- **EXCERPTED TEXT**:

# Cassini oval

﻿
Cassini oval
Some Cassini ovals. (b=0.6a, 0.8a, a, 1.2a, 1.4a, 1.6a)

A Cassini oval is a plane curve defined as the set (or locus) of points in the plane such that the product of the distances to two fixed points is constant. This is related to an ellipse, for which the sum of the distances is constant, rather than the product. They are the special case of polynomial lemniscates when the polynomial used has degree 2.

Cassini ovals are named after the astronomer Giovanni Domenico Cassini who studied them in 1680.[1] Other names include Cassinian ovals, Cassinian curves and ovals of Cassini.

## Formal definition

Let q1 and q2 be two fixed points in the plane and let b be a constant. Then a Cassini oval with foci q1 and q2 is defined to be the locus of points p so that the product of the distance from p to q1 and the distance from p to q2 is b2. That is, if we define the function dist(x,y) to be the distance from a point x to a point y, then all points p on a Cassini oval satisfy the equation

$\operatorname{dist}(q_1, p) \times \operatorname{dist}(q_2, p)=b^2.\,$

## Equations

If the foci are (a, 0) and (−a, 0), then the equation of the curve is

$((x-a)^2+y^2)((x+a)^2+y^2)=b^4.\,$

When expanded this becomes

$(x^2+y^2)^2-2a^2(x^2-y^2)+a^4=b^4.\,$

The equivalent polar equation is

$r^4-2a^2r^2 \cos 2\theta = b^4-a^4.\,$

## Form of the curve

The shape of the curve depends, up to similarity, on e=b/a. When e>1, the curve is a single, connected loop enclosing both foci. When e<1, the curve consists of two disconnected loops, each of which contains a focus. When e=1, the curve is the lemniscate of Bernoulli having the shape of a sideways figure eight with a double point (specifically, a crunode) at the origin.[2][3] The limiting case of a → 0 (hence e$\infty$), in which case the foci coincide with each other, is a circle.

- **RECORDED DATA**:
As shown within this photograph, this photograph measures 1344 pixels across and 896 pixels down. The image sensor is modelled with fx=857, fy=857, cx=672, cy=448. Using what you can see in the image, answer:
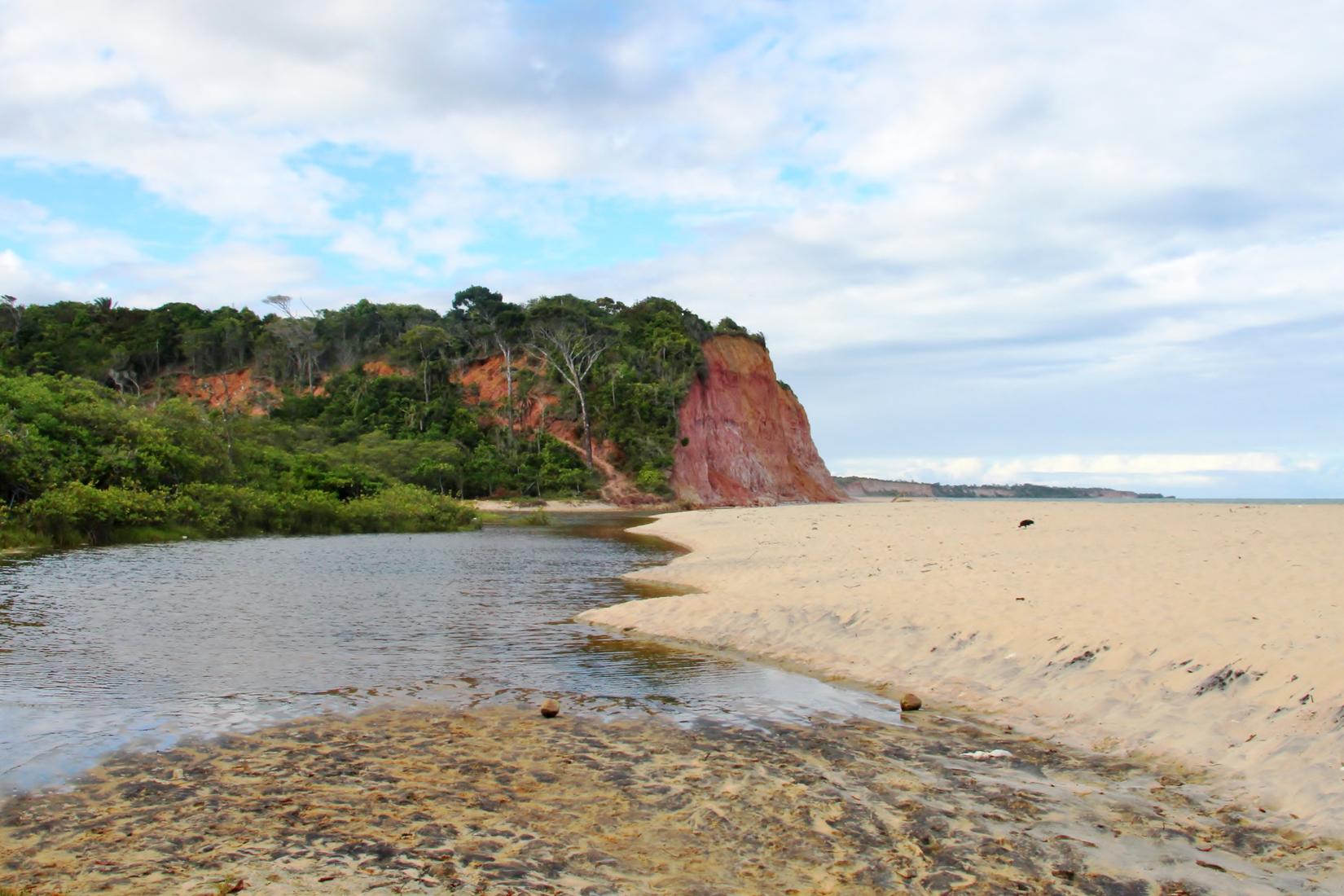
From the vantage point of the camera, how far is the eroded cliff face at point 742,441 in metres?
70.0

- **REQUEST**:
According to the text on Cassini ovals, what shape does the curve take when e=1?

- **RESPONSE TO THE EXERCISE**:
The lemniscate of Bernoulli: a sideways figure eight with a double point (a crunode) at the origin.